The partitioning library

The partitioning library is a set of related operators that are concerned with partitioning your data.

The partitioning operators are not separate InfoSphere® DataStage® stages, but rather appear as options on the Advanced tab of stage Input pages.

By default, InfoSphere DataStage inserts partition and sort operators in your data flow to meet the partitioning and sorting needs of your job.

Use the partitioners described in this topic when you want to explicitly control the partitioning and sorting behavior of an operator. You can also create a custom partitioner using the C++ API.

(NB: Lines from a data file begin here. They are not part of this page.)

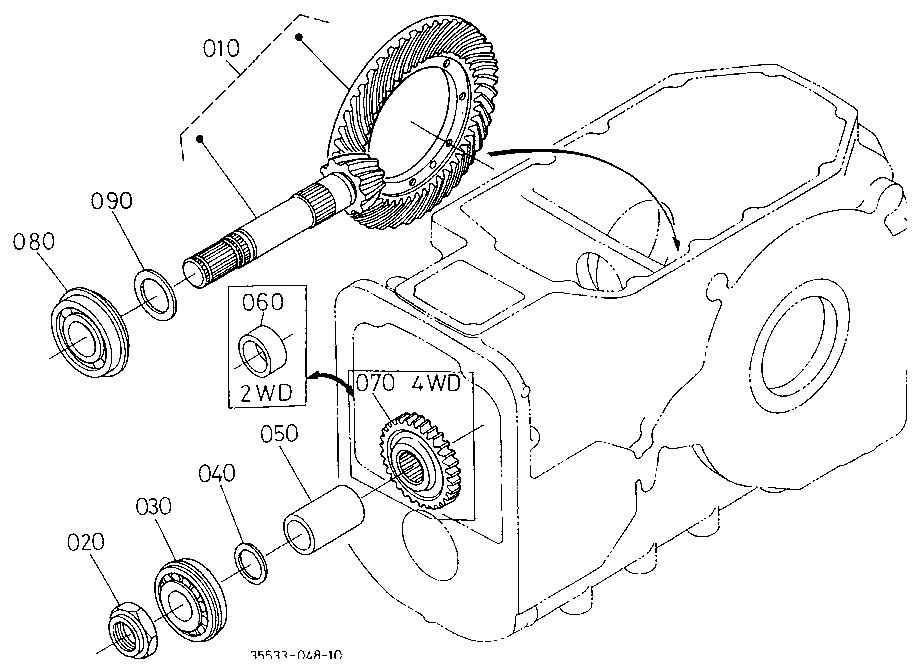 010
090
080
060
2WD
070 4WD
050
040
030
020
35533-048-10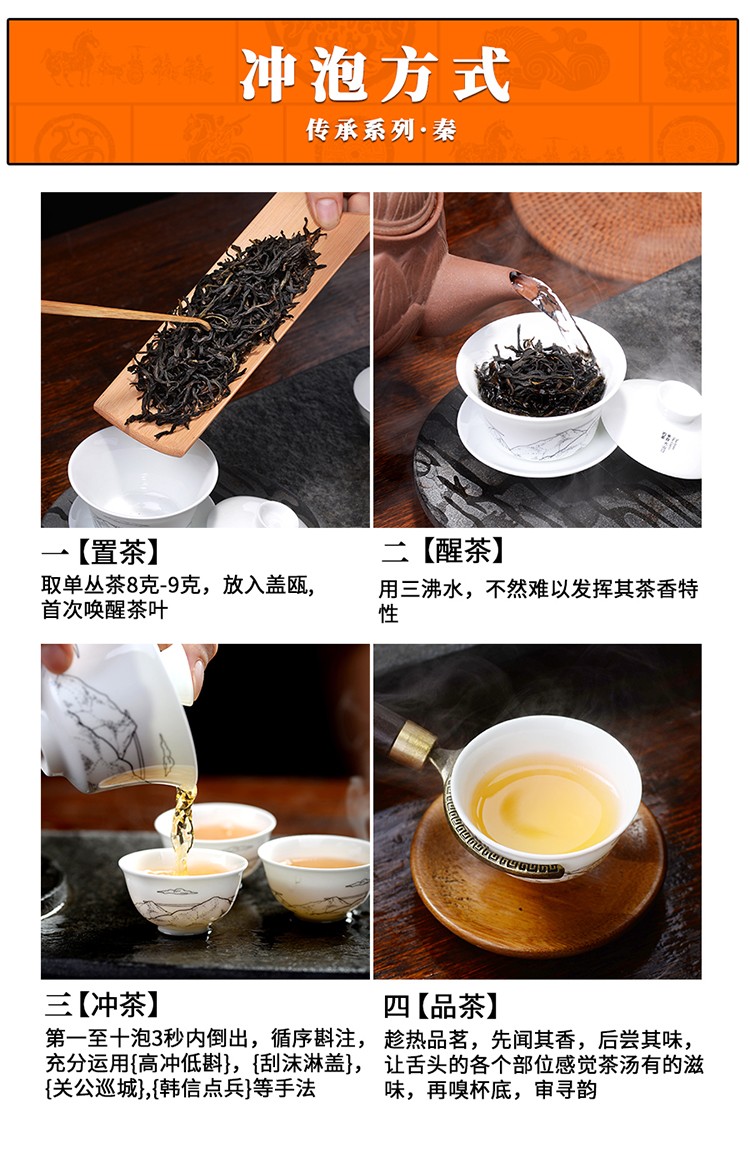 冲泡方式
传承系列·秦

一【置茶】
取单丛茶8克-9克，放入盖瓯，首次唤醒茶叶

二【醒茶】
用三沸水，不然难以发挥其茶香特性

三【冲茶】
第一至十泡3秒内倒出，循序斟注，充分运用{高冲低斟}，{刮沫淋盖}，{关公巡城},{韩信点兵}等手法

四【品茶】
趁热品茗，先闻其香，后尝其味，让舌头的各个部位感觉茶汤有的滋味，再嗅杯底，审寻韵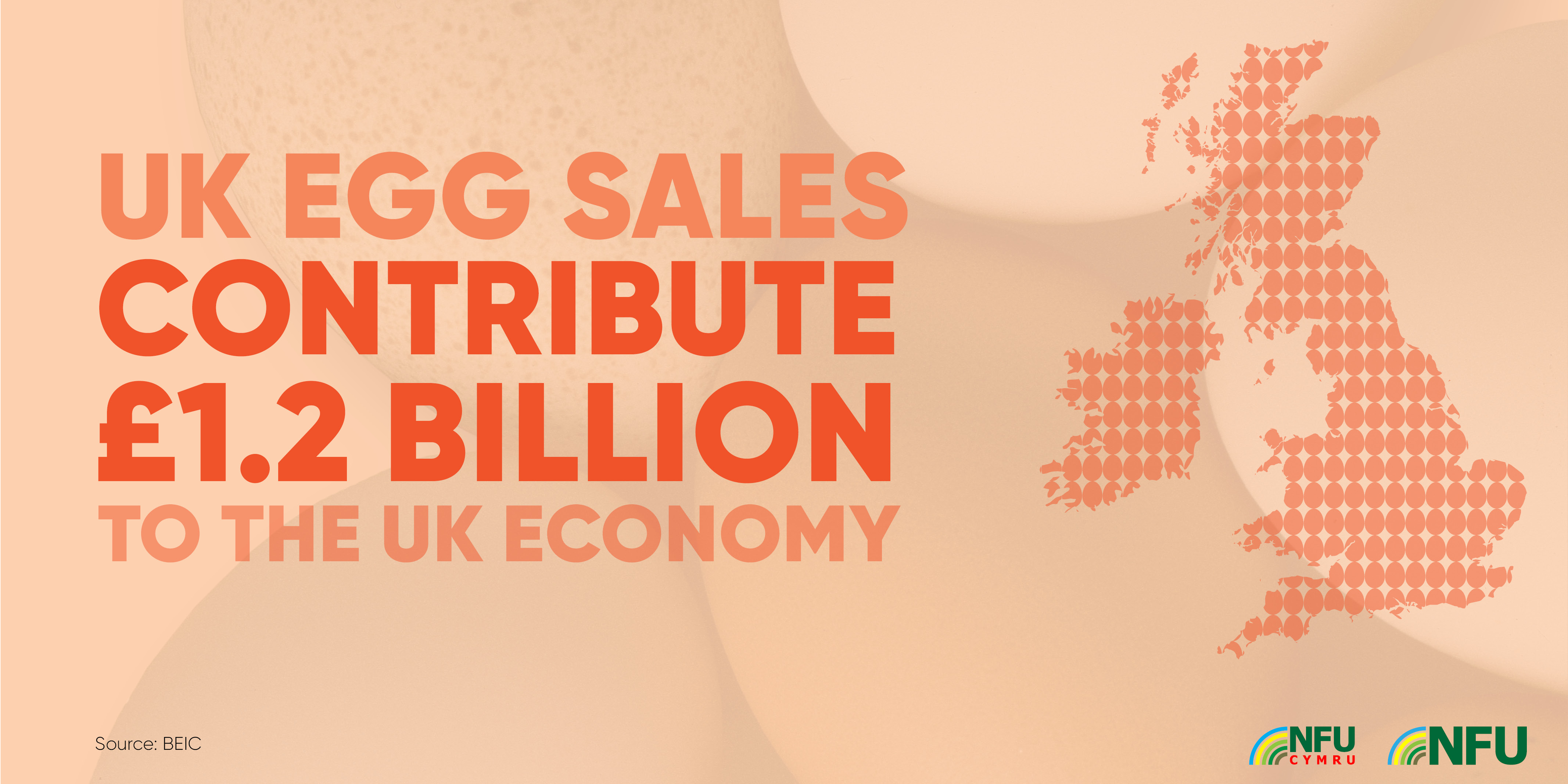 UK EGG SALES
CONTRIBUTE
£1.2 BILLION
TO THE UK ECONOMY

Source: BEIC

NFU CYMRU

NFU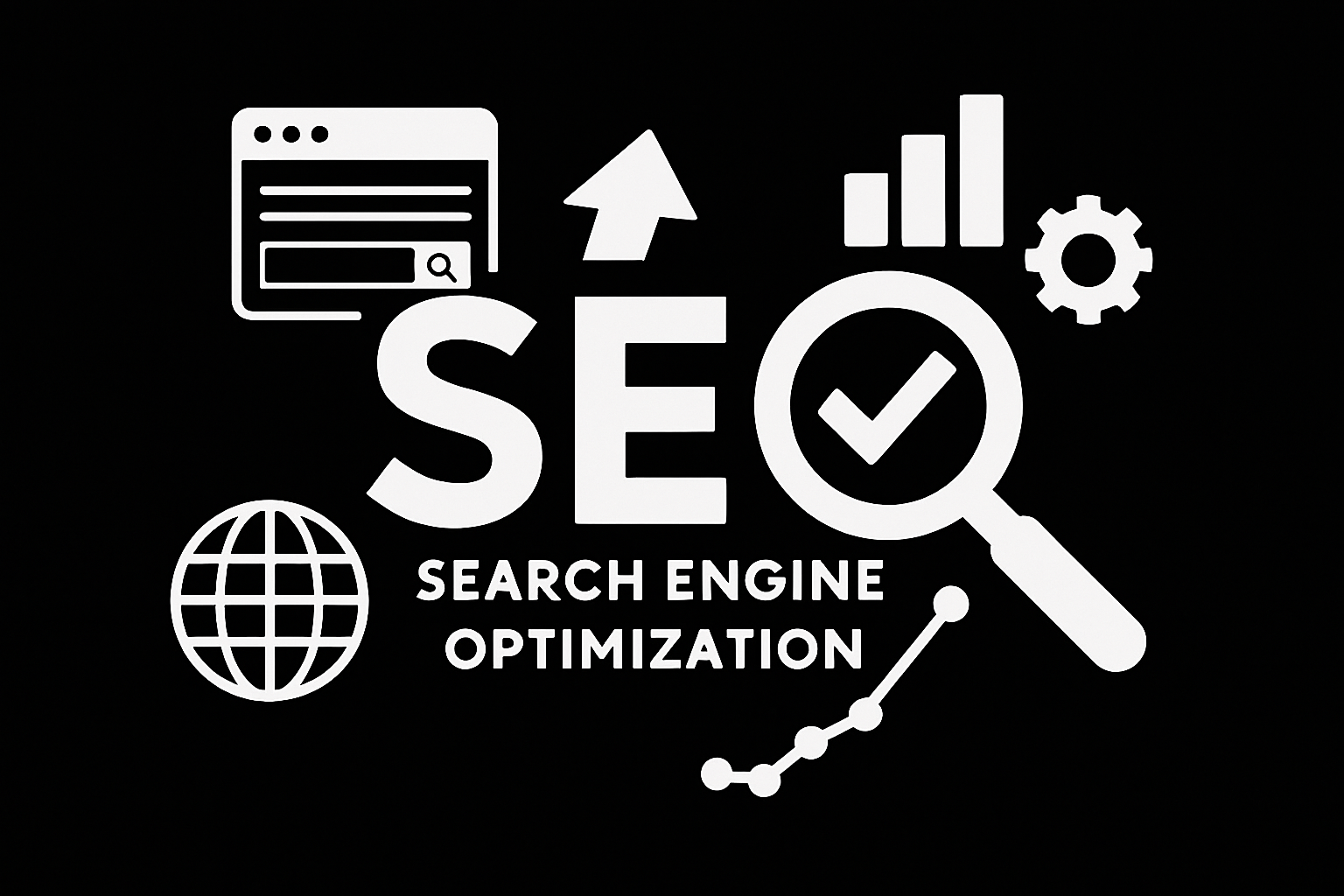 SEO

SEARCH ENGINE OPTIMIZATION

The partitioning library contains seven partitioners. They are:

  • The entire partitioner. Every instance of an operator on every processing node receives the complete data set as input. It is useful when you want the benefits of parallel execution but every instance of the operator needs access to the entire input data set.
  • The hash partitioner. Records are partitioned based on a function of one or more fields (the hash partitioning keys) in each record.
  • The modulus partitioner. This partitioner assigns each record of an input data set to a partition of its output data set as determined by the value of a specified key field modulo the number of partitions.
  • The random partitioner. Records are randomly distributed across all processing nodes. Like roundrobin, random partitioning can rebalance the partitions of an input data set to guarantee that each processing node receives an approximately equal-sized partition.
  • The range partitioner. Divides a data set into approximately equal size partitions based on one or more partitioning keys. It is used with the help of one of the following:
    • The writerangemap operator. This operator takes an input data set produced by sampling and partition sorting a data set and writes it to a file in a form usable by the range partitioner. The range partitioner uses the sampled and sorted data set to determine partition boundaries.
    • The makerangemap utility, which determines the approximate range of a data set by sampling the set.
  • The roundrobin partitioner. The first record goes to the first processing node, the second to the second processing node, and so on. When InfoSphere DataStage reaches the last processing node in the system, it starts over. This method is useful for resizing partitions of an input data set that are not equal in size.
  • The same partitioner. No repartitioning is done. With this partitioning method, records stay on the same processing node. .